- [原文]:
┄┄┄┄┄┄┄┄┄┄┄┄┄┄┄┄┄┄┄┄
学步园

大意：在Dukeswood这块土地上生活着一个富有的农庄主和他的几个孩子。在他临终时，他想把他的土地分给他的孩子。他有许多农场，每个农场都是一块矩形土地。他在农场地图上划上一些直线将矩形分成若干块。当他划直线时，他总是从矩形边界上的某一点划到另一个矩形边界上的点，这条线的结束点将成为下一条线的起始点。他划线时从不会让任三线共点。题目链接

思路：设f(n)为前n条输入线段将矩形分成区域的个数。

边界：f(1) = 2，假设已经产生了n-1条线段，新线段为l，它和已有的n-1条线段有T(n)个交点，这些交点将l分成了T(n)+1条线段，线段将所在区域一分为2，所以新增了T(n)+1个区域，所以f(n) = f(n-1)+T(n)+1，递推可知：f(L) = f(1) + T+L-1 = T+L+1，其中L为总的线段相交的交点数目。

#include <iostream>
#include <cstdlib>
#include <cstdio>
#include <string>
#include <cstring>
#include <cmath>
#include <vector>
#include <queue>
#include <stack>
using namespace std;

const double eps = 1e-10;

struct Point
{
	double x, y;
	Point(double x = 0, double y = 0) : x(x), y(y) { }
};

typedef Point Vector;

Vector operator + (Vector A, Vector B) { return Vector(A.x+B.x, A.y+B.y); }

Vector operator - (Point A, Point B) { return Vector(A.x-B.x, A.y-B.y); }

Vector operator * (Vector A, double p) { return Vector(A.x*p, A.y*p); }

Vector operator / (Vector A, double p) { return Vector(A.x/p, A.y/p); }

bool operator < (const Point& a, const Point &b)
┄┄┄┄┄┄┄┄┄┄┄┄┄┄┄┄┄┄┄┄
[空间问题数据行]
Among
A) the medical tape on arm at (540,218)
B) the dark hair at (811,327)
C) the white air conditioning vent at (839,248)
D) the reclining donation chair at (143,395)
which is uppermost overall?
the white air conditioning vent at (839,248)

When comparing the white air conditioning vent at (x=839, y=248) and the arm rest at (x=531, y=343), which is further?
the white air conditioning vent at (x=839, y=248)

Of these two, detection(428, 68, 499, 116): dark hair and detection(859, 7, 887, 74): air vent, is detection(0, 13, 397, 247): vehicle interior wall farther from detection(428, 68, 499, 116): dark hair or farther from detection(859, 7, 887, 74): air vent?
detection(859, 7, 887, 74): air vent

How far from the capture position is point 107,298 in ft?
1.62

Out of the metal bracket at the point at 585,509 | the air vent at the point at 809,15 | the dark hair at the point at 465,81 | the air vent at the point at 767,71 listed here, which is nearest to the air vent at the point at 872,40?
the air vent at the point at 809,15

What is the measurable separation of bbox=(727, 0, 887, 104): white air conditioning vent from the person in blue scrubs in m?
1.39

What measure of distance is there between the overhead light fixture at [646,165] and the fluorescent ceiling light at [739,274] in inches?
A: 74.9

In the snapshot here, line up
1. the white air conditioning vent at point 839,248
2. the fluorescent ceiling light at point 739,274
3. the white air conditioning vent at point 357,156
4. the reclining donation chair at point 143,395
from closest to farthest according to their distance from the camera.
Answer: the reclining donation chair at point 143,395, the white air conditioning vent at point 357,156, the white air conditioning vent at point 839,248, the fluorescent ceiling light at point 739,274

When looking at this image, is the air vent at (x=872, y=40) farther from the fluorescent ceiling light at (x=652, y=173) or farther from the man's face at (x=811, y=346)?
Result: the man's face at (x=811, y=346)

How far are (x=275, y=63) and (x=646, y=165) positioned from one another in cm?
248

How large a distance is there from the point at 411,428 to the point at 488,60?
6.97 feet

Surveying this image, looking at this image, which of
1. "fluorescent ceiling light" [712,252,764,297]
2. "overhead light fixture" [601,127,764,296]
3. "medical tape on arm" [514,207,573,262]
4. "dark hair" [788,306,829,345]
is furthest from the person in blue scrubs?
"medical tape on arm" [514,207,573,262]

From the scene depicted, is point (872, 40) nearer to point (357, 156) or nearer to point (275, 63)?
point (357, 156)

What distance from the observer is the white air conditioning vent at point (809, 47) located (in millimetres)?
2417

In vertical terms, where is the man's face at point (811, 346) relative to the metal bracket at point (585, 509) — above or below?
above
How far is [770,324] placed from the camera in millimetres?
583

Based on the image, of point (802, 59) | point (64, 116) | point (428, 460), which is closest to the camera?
┄┄┄┄┄┄┄┄┄┄┄┄┄┄┄┄┄┄┄┄
- [挑战题]:
(1) 根据原文回答：
(a) 农庄主划线时，一条线的结束点会成为什么？
(b) 思路部分给出的 f(1) 等于多少？
(c) 代码中常量 eps 的值是多少？
(2) 接着这篇讲农场土地划分的原文往下写，从最后一行代码之后续写。
这些条目是独立的材料，与原文无关。

- [练习解答]:
(1)
(a) 下一条线的起始点。
(b) 2。
(c) 1e-10。

(2)
{
	if(a.x != b.x) return a.x < b.x;
	return a.y < b.y;
}

int dcmp(double x)
{
	if(fabs(x) < eps) return 0; else return x < 0 ? -1 : 1;
}

bool operator == (const Point& a, const Point &b)
{
	return dcmp(a.x-b.x) == 0 && dcmp(a.y-b.y) == 0;
}

double Dot(Vector A, Vector B) { return A.x*B.x + A.y*B.y; }
double Length(Vector A) { return sqrt(Dot(A, A)); }
double Angle(Vector A, Vector B) { return acos(Dot(A, B) / Length(A) / Length(B)); }

double Cross(Vector A, Vector B) { return A.x*B.y - A.y*B.x; }
double Area2(Point A, Point B, Point C) { return Cross(B-A, C-A); }

Vector Rotate(Vector A, double rad)
{
	return Vector(A.x*cos(rad)-A.y*sin(rad), A.x*sin(rad) + A.y*cos(rad));
}

Point GetIntersection(Point P, Vector v, Point Q, Vector w)
{
	Vector u = P-Q;
	double t = Cross(w, u) / Cross(v, w);
	return P+v*t;
}

bool SegmentProperIntersection(Point a1, Point a2, Point b1, Point b2)
{
	double c1 = Cross(a2-a1, b1-a1), c2 = Cross(a2-a1, b2-a1);
	double c3 = Cross(b2-b1, a1-b1), c4 = Cross(b2-b1, a2-b1);
	return dcmp(c1) * dcmp(c2) < 0 && dcmp(c3) * dcmp(c4) < 0;
}

double PolygonArea(Point* p, int n)
{
	double area = 0;
	for(int i = 1; i < n-1; i++)
		area += Cross(p[i]-p[0], p[i+1]-p[0]);
	return area;
}

Point read_point()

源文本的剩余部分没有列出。